◆ **Directions**:
(A) Transcribe the earnings call excerpt between "Additionally, this increased" and "the quarter. Jay?", inclusive.
(B) List the higher-margin sales areas that the earnings call excerpt says the company increased its focus on during the quarter.
(C) According to the earnings call excerpt, what gross margin did the company achieve for the quarter?

During the quarter, we increased our focus on higher-margin sales such as managed services, advanced technology, cloud and security solutions and in some cases walked away from some low-margin volume businesses we identified as unprofitable. These moves helped us achieve our highest-ever gross margin of 16.5% of sales, 120 basis points higher than the same quarter last year and resulted in a slight reduction in sales, an outcome we're happy with as our gross profit increased 6% from the same quarter last year.

Reflecting strong expense discipline, consolidated SG&A expenses declined by 3% despite the 6% increase in gross profit. All of this resulted in us reaching on a non-GAAP basis adjusted EBITDA of $19 million, an adjusted EBITDA margin of 3.5% and adjusted EPS of $0.82, all significant bottom line achievements we're proud of.

Additionally, this increased profitability, combined with our focus on working capital management, resulted in approximately $33 million of increased operating cash flow and nearly $36 million in further reductions in our debt, which has now declined by nearly $69 million since the end of 2017. I would like to thank all my fellow coworkers at PCM for their hard work, die-hard dedication and significant contribution to these record results.

At this time, I'd like to turn the call over to our President, Jay Miley, for some more specific details on the quarter. Jay?

--------------------------------------------------------------------------------

Robert Jay Miley, PCM, Inc. - President [4]

--------------------------------------------------------------------------------

Thank you, Frank. As discussed in our last couple of conference calls, we remain very focused on improving our cost structure. In Frank's comments, he indicated that consolidated SG&A expenses decreased 3% on a consolidated gross profit increase of 6%.

◆ **Information shown**:
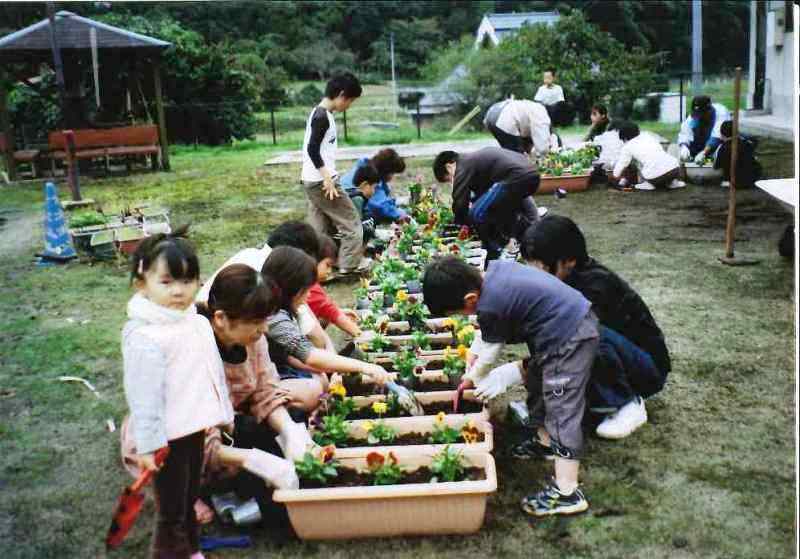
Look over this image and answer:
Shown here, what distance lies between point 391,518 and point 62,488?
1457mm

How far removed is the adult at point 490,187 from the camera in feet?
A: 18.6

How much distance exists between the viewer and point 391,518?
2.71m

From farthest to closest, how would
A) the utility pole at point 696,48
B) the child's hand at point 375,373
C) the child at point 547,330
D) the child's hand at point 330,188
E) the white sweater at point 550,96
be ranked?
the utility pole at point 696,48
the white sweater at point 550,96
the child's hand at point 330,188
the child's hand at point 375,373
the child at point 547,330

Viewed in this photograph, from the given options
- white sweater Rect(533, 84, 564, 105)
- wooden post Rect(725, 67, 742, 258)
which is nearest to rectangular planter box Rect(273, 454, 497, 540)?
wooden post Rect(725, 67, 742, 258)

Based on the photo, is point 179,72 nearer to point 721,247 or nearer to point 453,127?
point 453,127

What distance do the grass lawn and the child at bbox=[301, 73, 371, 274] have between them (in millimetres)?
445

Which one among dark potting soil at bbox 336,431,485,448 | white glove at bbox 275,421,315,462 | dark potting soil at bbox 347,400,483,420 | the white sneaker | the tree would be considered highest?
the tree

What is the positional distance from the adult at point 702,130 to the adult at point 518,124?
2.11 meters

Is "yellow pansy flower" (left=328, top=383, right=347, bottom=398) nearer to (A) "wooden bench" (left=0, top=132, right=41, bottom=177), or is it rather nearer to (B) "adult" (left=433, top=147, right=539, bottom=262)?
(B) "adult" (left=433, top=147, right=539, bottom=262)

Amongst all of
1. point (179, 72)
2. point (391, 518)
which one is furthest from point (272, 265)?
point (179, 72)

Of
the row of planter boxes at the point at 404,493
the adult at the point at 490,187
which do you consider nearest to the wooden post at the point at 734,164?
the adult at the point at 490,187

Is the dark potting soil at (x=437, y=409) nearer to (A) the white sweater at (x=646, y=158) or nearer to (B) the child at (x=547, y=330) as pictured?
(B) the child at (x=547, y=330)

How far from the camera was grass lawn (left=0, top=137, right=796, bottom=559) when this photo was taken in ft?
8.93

==

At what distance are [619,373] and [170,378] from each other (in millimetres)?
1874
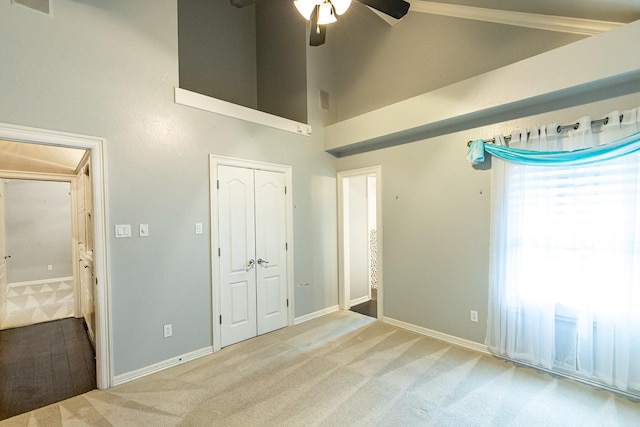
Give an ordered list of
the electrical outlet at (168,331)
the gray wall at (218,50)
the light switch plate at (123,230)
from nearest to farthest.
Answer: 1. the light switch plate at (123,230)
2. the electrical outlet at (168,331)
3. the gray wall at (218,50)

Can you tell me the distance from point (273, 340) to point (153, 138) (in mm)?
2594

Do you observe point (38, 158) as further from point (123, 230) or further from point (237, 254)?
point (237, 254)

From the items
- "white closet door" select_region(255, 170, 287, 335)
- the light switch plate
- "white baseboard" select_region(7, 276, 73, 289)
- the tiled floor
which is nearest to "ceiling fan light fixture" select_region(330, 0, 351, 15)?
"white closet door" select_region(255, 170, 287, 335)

...

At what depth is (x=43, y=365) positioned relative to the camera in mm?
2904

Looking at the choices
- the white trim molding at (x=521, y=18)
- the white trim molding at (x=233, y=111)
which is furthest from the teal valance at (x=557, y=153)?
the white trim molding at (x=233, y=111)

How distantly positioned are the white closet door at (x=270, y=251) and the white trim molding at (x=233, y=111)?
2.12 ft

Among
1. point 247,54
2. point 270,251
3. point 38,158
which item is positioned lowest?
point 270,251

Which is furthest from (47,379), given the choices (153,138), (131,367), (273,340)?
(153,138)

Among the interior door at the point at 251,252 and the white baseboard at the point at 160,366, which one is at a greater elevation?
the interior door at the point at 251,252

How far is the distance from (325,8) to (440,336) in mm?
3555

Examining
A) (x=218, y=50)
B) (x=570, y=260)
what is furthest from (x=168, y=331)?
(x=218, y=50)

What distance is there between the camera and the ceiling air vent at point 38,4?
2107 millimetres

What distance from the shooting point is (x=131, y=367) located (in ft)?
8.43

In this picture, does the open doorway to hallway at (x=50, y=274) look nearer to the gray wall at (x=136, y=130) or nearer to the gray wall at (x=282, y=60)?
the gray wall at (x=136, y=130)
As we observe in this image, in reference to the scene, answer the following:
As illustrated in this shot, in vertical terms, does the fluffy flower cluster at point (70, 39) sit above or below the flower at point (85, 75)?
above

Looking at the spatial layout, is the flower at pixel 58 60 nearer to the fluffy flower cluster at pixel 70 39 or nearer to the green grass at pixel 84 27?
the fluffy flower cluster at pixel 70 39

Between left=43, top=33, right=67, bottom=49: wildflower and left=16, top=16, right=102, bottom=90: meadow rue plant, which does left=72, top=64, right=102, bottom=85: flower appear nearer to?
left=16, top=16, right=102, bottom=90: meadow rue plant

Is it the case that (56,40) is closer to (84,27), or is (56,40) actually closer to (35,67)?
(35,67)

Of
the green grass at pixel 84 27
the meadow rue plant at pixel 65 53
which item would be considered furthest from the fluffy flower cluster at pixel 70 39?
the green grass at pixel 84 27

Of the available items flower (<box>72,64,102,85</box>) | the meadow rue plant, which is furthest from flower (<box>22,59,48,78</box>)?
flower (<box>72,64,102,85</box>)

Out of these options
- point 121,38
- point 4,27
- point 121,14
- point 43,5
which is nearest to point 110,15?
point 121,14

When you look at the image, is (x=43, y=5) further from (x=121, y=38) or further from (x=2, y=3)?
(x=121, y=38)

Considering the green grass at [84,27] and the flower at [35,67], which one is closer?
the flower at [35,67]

◆ **Worked solutions**:
(A)
Additionally, this increased profitability, combined with our focus on working capital management, resulted in approximately $33 million of increased operating cash flow and nearly $36 million in further reductions in our debt, which has now declined by nearly $69 million since the end of 2017. I would like to thank all my fellow coworkers at PCM for their hard work, die-hard dedication and significant contribution to these record results.

At this time, I'd like to turn the call over to our President, Jay Miley, for some more specific details on the quarter. Jay?

(B)
- Managed services
- Advanced technology
- Cloud
- Security solutions

(C) A gross margin of 16.5% of sales, its highest ever.